**Exercise details:** Transcribe all records exactly.

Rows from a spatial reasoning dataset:
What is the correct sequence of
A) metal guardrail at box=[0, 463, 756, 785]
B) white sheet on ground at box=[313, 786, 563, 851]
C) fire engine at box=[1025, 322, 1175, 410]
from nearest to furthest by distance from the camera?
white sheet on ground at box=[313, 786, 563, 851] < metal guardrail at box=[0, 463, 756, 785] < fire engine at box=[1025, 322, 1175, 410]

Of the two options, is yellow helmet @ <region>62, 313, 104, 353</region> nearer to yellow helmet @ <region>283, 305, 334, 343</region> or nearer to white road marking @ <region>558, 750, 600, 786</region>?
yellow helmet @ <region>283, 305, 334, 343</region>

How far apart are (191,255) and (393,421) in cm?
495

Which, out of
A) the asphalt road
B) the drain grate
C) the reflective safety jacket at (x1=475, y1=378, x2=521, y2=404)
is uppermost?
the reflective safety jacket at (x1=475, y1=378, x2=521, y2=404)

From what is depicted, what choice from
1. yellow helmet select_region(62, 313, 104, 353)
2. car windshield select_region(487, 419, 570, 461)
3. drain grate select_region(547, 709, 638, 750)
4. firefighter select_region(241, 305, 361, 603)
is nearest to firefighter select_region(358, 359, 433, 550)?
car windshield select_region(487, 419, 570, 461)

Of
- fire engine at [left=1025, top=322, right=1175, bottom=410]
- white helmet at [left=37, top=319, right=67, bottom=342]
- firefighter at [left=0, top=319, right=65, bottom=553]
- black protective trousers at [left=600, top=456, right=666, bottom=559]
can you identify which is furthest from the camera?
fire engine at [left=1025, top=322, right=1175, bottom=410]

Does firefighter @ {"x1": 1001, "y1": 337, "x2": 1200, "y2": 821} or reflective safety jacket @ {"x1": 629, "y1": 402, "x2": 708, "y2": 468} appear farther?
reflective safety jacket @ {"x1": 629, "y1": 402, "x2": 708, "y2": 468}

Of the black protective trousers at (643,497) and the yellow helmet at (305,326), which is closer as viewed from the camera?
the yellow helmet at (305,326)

**Complete output:**
What is the correct sequence of
A) metal guardrail at box=[0, 463, 756, 785]
B) white sheet on ground at box=[313, 786, 563, 851]
C) fire engine at box=[1025, 322, 1175, 410]
from nearest to furthest by distance from the camera?
white sheet on ground at box=[313, 786, 563, 851] < metal guardrail at box=[0, 463, 756, 785] < fire engine at box=[1025, 322, 1175, 410]

Of the two options, is yellow helmet @ <region>62, 313, 104, 353</region> nearer to yellow helmet @ <region>283, 305, 334, 343</region> or nearer to white road marking @ <region>558, 750, 600, 786</region>?
yellow helmet @ <region>283, 305, 334, 343</region>

How far apart are (191,255) and (393,421) in cm?
495

Which, out of
A) the asphalt road
B) the drain grate
C) the reflective safety jacket at (x1=475, y1=378, x2=521, y2=404)
is uppermost?
the reflective safety jacket at (x1=475, y1=378, x2=521, y2=404)

From what is depicted, what choice from
1. yellow helmet select_region(62, 313, 104, 353)
2. car windshield select_region(487, 419, 570, 461)
3. drain grate select_region(547, 709, 638, 750)
4. firefighter select_region(241, 305, 361, 603)
is nearest to firefighter select_region(358, 359, 433, 550)?
car windshield select_region(487, 419, 570, 461)

Of
- fire engine at [left=1025, top=322, right=1175, bottom=410]
- white helmet at [left=37, top=319, right=67, bottom=342]
- firefighter at [left=0, top=319, right=65, bottom=553]
- black protective trousers at [left=600, top=456, right=666, bottom=559]
can you identify which is furthest from the camera?
fire engine at [left=1025, top=322, right=1175, bottom=410]

Does firefighter @ {"x1": 1001, "y1": 337, "x2": 1200, "y2": 821} or reflective safety jacket @ {"x1": 629, "y1": 402, "x2": 708, "y2": 468} appear farther?
reflective safety jacket @ {"x1": 629, "y1": 402, "x2": 708, "y2": 468}

Of the black protective trousers at (643,497) and the yellow helmet at (305,326), which is closer as viewed from the camera?
the yellow helmet at (305,326)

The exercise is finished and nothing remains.